Carlos Reygadas’ Silent Light by Lena Valencia

Set in a Mennonite community in picturesque Northern Mexico, Silent Light is the story of a conflicted married Mennonite man, Johan (Cornelio Wall Fehr), who is in love with another woman.

Silent Light 1

Still from Silent Light, 2007.

Fans of Carlos Reygadas’ Japón and Battle in Heaven, take note: there are no bird strangulations or obese people having sex in this film. Set in a Mennonite community in picturesque Northern Mexico, Silent Light is the story of a conflicted married Mennonite man, Johan (Cornelio Wall Fehr), who is in love with another woman.
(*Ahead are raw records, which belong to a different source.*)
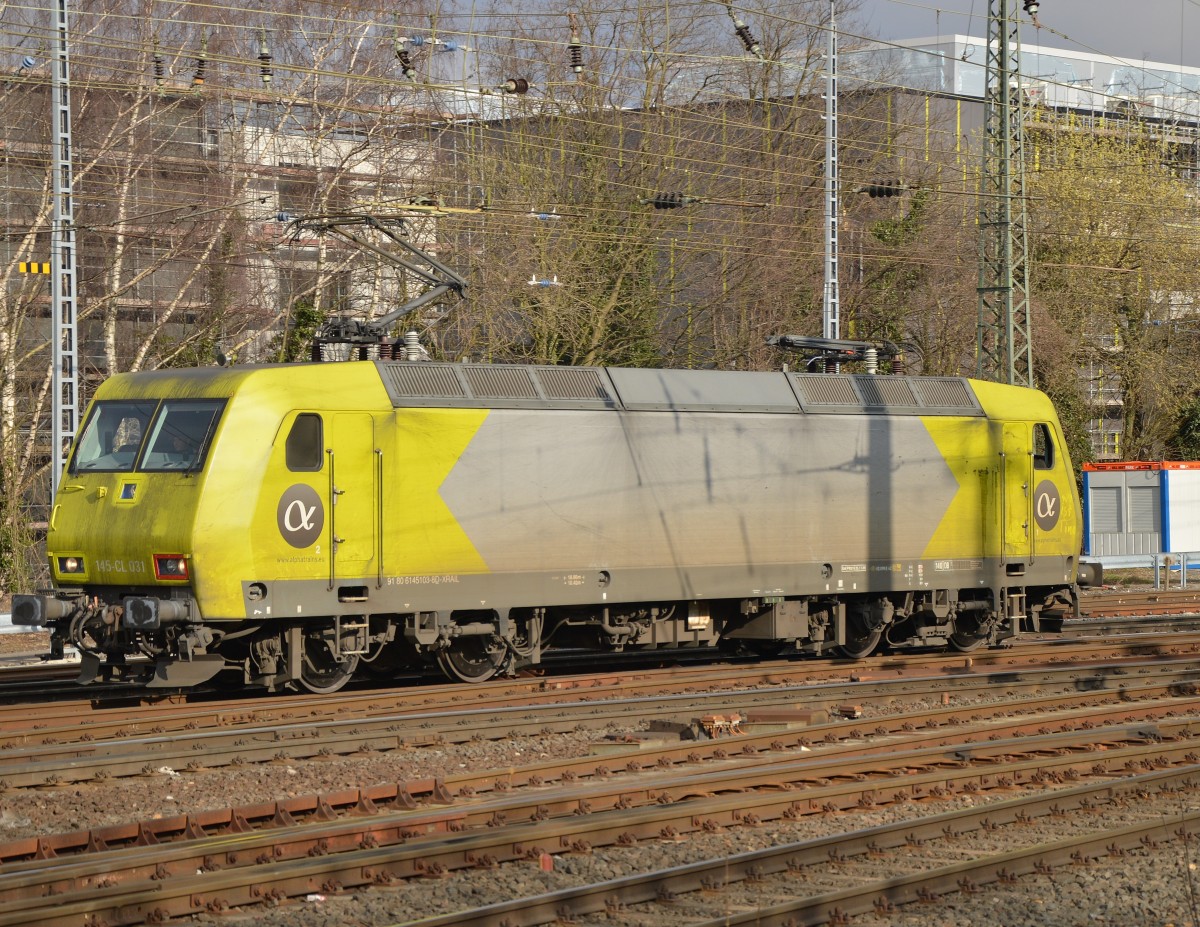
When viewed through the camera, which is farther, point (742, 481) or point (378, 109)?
point (378, 109)

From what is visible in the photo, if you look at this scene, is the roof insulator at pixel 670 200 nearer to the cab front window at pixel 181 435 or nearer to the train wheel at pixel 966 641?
the train wheel at pixel 966 641

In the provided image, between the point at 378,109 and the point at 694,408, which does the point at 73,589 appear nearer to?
the point at 694,408

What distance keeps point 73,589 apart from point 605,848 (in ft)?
25.5

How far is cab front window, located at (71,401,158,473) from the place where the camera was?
1495 centimetres

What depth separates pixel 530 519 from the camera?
16.2 m

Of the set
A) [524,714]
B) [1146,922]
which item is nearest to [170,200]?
[524,714]

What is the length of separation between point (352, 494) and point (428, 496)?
0.84 metres

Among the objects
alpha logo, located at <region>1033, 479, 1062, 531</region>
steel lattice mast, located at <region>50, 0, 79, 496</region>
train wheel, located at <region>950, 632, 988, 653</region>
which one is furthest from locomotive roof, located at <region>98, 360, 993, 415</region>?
steel lattice mast, located at <region>50, 0, 79, 496</region>

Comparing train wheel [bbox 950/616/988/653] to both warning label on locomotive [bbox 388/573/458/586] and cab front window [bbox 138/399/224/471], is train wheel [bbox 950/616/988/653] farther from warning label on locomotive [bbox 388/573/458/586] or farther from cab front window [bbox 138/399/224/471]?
cab front window [bbox 138/399/224/471]

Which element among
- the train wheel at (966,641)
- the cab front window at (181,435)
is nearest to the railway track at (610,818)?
Answer: the cab front window at (181,435)

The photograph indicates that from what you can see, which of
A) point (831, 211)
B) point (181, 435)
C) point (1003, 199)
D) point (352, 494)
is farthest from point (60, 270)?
point (1003, 199)

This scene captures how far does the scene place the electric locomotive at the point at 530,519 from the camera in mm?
14375

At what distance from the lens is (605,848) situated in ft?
30.2

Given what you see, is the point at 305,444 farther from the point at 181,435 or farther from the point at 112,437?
the point at 112,437
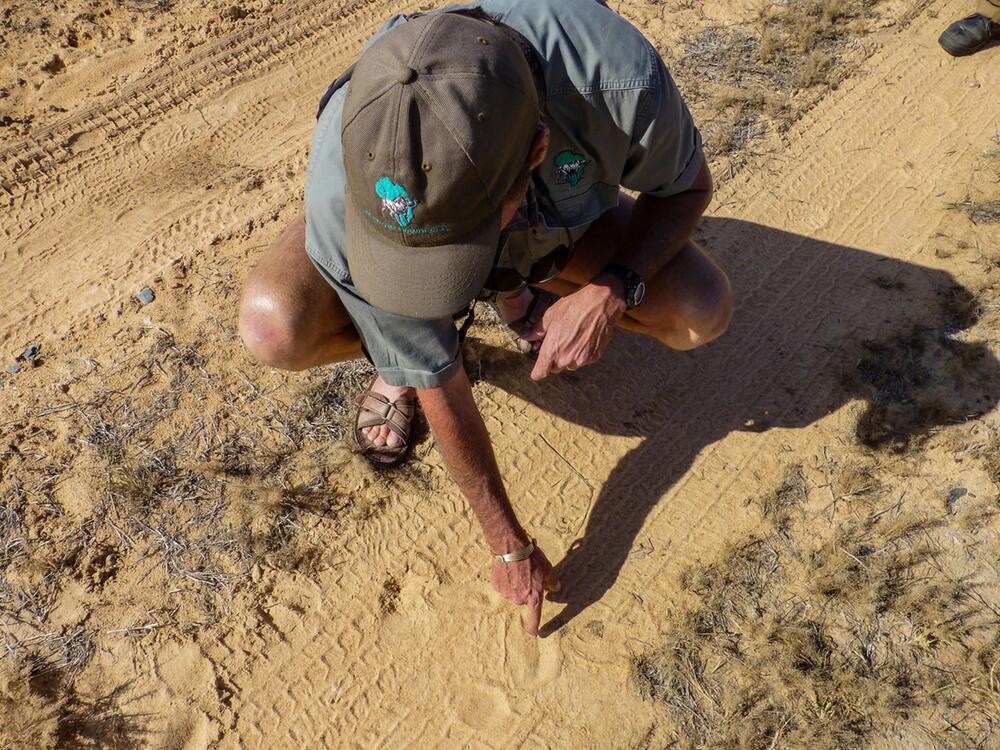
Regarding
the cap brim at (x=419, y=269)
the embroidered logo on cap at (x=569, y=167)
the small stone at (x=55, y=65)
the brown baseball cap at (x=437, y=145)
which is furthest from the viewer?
the small stone at (x=55, y=65)

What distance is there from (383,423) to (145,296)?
1307 mm

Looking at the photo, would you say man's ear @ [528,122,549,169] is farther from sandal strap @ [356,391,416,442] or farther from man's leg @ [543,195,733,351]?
sandal strap @ [356,391,416,442]

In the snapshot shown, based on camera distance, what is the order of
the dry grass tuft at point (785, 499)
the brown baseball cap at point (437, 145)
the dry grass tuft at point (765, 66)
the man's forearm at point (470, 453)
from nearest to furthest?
the brown baseball cap at point (437, 145), the man's forearm at point (470, 453), the dry grass tuft at point (785, 499), the dry grass tuft at point (765, 66)

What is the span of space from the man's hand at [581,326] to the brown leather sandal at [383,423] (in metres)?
0.77

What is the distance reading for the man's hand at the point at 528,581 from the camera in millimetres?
2357

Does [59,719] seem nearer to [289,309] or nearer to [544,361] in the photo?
[289,309]

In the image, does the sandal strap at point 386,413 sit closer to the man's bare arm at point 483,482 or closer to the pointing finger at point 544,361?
the man's bare arm at point 483,482

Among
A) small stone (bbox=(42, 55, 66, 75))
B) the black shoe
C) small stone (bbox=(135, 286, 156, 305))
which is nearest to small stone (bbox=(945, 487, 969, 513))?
the black shoe

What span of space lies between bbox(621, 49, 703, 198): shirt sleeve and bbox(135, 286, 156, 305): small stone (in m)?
2.13

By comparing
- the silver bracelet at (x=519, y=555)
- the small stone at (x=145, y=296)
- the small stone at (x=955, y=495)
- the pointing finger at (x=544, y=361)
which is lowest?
the small stone at (x=955, y=495)

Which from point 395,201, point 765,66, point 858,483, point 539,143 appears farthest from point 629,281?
point 765,66

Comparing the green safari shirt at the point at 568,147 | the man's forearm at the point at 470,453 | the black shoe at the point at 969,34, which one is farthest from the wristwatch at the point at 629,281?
the black shoe at the point at 969,34


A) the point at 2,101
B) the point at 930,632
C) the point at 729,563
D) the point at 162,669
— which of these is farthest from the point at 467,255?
the point at 2,101

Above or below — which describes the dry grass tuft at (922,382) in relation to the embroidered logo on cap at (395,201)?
below
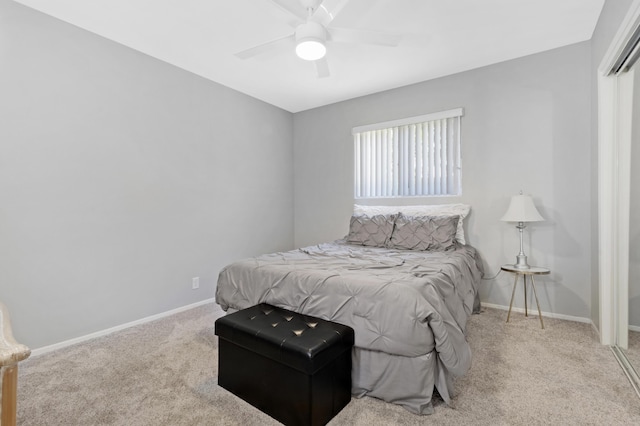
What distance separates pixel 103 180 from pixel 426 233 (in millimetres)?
2974

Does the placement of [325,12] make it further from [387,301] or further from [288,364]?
[288,364]

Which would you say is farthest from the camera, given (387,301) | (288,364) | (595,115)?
(595,115)

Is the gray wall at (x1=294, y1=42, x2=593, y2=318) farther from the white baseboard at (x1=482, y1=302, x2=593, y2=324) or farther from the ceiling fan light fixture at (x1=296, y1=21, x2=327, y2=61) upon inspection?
the ceiling fan light fixture at (x1=296, y1=21, x2=327, y2=61)

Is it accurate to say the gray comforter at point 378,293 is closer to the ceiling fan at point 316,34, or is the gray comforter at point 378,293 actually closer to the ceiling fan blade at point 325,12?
the ceiling fan at point 316,34

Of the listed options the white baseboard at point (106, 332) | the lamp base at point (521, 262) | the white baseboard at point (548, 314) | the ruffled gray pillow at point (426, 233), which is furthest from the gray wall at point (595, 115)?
the white baseboard at point (106, 332)

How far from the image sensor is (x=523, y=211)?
278cm

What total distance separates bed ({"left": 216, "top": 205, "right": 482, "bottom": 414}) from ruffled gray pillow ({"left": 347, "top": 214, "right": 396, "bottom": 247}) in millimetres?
382

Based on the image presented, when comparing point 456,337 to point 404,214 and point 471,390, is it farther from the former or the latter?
point 404,214

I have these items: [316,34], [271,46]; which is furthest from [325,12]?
[271,46]

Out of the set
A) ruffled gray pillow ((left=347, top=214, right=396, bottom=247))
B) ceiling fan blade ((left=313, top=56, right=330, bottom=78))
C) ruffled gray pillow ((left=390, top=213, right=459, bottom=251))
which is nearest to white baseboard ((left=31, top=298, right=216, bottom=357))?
ruffled gray pillow ((left=347, top=214, right=396, bottom=247))

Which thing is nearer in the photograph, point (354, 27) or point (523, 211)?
point (354, 27)

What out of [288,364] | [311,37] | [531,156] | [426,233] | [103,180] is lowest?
[288,364]

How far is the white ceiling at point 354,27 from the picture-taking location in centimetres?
230

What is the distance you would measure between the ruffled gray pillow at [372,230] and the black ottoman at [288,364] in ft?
5.20
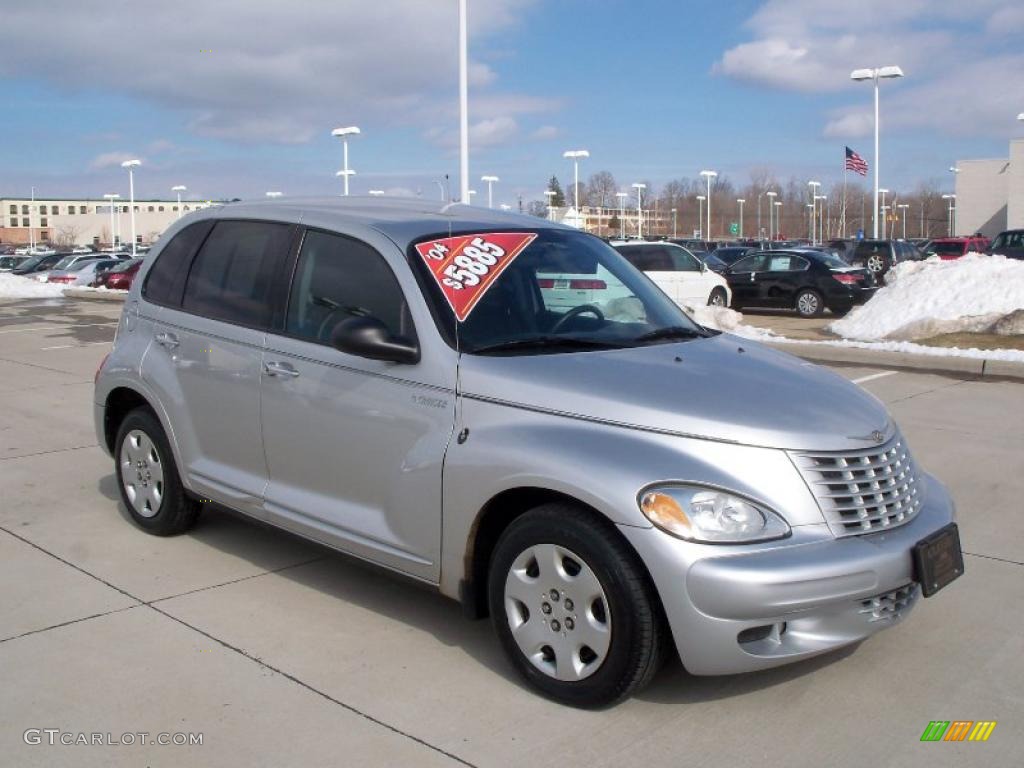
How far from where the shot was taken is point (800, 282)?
74.9 feet

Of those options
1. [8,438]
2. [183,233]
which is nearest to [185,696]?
[183,233]

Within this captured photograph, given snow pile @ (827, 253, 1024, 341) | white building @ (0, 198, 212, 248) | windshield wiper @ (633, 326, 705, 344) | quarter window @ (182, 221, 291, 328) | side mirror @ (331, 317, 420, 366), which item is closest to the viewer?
side mirror @ (331, 317, 420, 366)

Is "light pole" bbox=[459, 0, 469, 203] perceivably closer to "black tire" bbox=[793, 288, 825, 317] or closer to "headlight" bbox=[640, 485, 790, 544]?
"black tire" bbox=[793, 288, 825, 317]

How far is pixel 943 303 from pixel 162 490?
45.7ft

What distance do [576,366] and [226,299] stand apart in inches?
84.1

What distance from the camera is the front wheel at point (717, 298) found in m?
22.5

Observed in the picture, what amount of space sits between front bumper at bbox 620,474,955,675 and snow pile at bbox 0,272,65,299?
2974 cm

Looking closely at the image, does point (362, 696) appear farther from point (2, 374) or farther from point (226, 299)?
point (2, 374)

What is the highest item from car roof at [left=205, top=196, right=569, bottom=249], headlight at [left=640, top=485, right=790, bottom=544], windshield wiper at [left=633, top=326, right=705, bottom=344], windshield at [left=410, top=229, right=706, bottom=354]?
car roof at [left=205, top=196, right=569, bottom=249]

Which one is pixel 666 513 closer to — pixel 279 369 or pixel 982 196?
pixel 279 369

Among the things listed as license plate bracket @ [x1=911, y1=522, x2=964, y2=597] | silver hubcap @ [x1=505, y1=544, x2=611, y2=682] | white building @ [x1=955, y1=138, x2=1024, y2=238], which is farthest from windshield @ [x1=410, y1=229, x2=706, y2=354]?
white building @ [x1=955, y1=138, x2=1024, y2=238]

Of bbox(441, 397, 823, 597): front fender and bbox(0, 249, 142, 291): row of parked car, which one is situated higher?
bbox(0, 249, 142, 291): row of parked car

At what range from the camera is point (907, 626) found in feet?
15.0

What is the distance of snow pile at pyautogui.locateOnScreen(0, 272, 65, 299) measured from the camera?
3028 cm
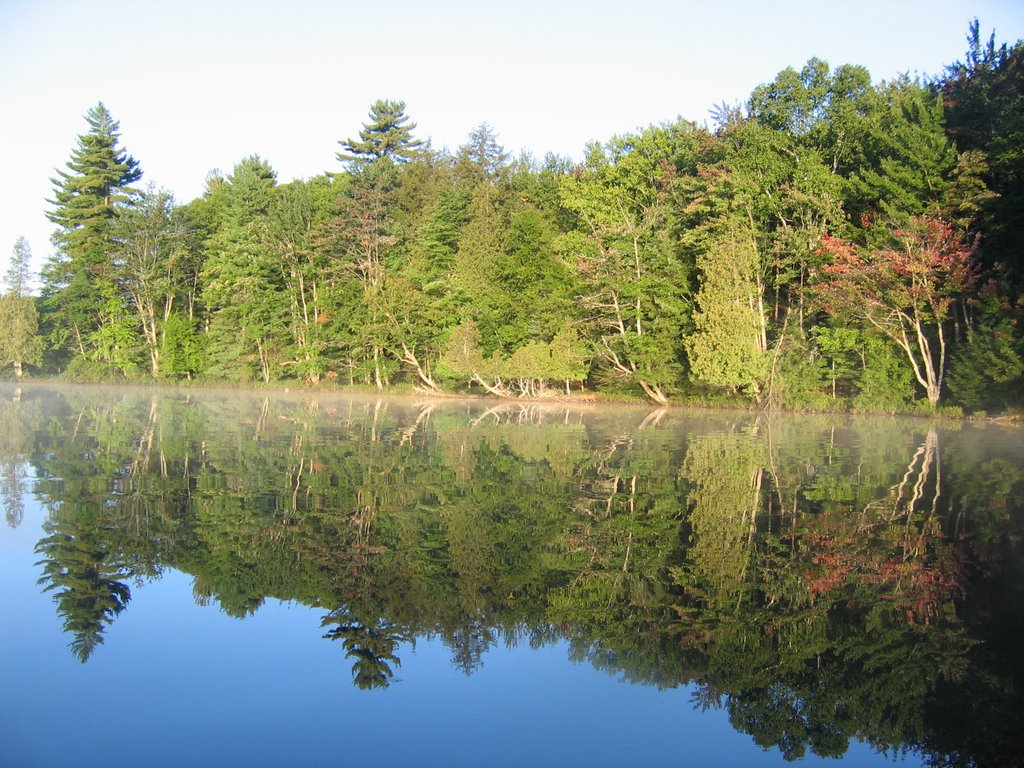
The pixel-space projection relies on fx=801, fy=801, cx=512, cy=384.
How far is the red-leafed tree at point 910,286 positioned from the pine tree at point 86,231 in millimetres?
41558

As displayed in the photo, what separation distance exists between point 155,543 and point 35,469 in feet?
21.2

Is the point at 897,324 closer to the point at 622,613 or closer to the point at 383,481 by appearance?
the point at 383,481

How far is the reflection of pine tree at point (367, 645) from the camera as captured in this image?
5.59m

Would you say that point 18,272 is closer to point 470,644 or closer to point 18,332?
point 18,332

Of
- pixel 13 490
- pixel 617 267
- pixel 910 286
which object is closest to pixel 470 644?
pixel 13 490

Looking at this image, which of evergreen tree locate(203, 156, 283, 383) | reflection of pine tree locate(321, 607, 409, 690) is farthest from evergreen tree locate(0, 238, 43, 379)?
reflection of pine tree locate(321, 607, 409, 690)

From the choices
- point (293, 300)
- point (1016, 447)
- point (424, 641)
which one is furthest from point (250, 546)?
point (293, 300)

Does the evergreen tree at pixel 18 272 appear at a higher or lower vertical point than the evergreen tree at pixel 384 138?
lower

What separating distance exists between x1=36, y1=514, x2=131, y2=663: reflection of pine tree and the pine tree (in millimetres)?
44854

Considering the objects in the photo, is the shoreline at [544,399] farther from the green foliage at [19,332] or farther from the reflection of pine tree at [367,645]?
the reflection of pine tree at [367,645]

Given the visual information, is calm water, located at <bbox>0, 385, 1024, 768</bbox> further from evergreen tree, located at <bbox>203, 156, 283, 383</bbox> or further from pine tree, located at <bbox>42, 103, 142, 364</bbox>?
pine tree, located at <bbox>42, 103, 142, 364</bbox>

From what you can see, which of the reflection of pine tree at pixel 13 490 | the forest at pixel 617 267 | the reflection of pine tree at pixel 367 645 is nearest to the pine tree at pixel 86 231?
the forest at pixel 617 267

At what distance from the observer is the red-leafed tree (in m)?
25.9

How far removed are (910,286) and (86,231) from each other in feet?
155
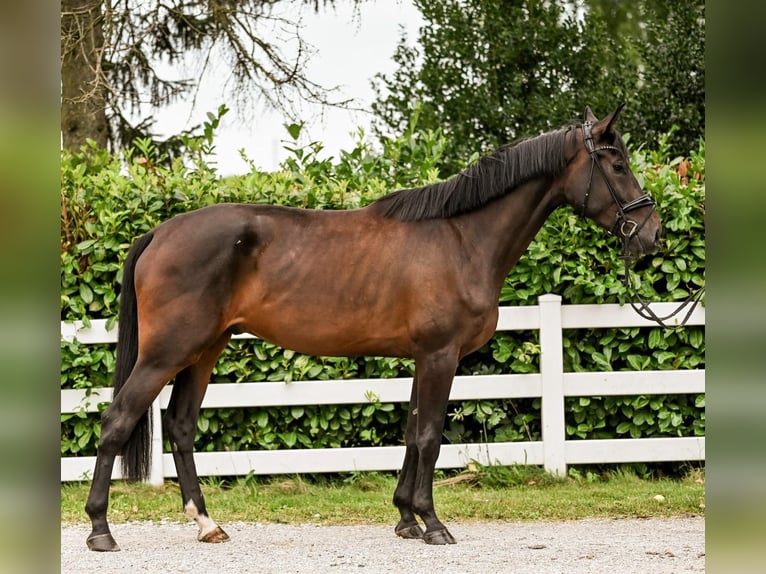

The drama takes a backseat to breathtaking scenery, but this seems appropriate for a film about a culture of farmers that shun most modern-day technology and live off the land. Nature permeates almost every scene: Johan embraces his mistress Marianne (María Pankratz) on a hilltop overlooking a field of flowers, a single red cedar leaf mysteriously spirals from the ceiling of a room. Emotional outbursts are few and far between as Johan’s wife silently grapples with his infidelities, and Johan internalizes most of his own struggle. As in his other films, Reygadas uses non-actors, this time Mennonites from Germany, Canada, and Mexico. Two-plus hours of stunning visual candy with very little dialogue may not be much of a treat for some audiences, however, and the film does begin to sag a little past the halfway mark before finally picking up again.

Reygadas plays with the themes of time and the seasons, both important in the life of a farmer, but also used as symbolic devices for something more constant, such as nature or God, and the commandments that Johan is disobeying. The film starts with a sunrise accompanied by the cries of animals and Johan stopping the pendulum of his dining room clock, however, despite his attempts to stop time (or God, or perhaps just stop the annoying ticking noise that represents the passage of time and God). By the end of the film the clock is fixed and the sun sets in the same manner it rose, animal cries and all: one constant, silent light.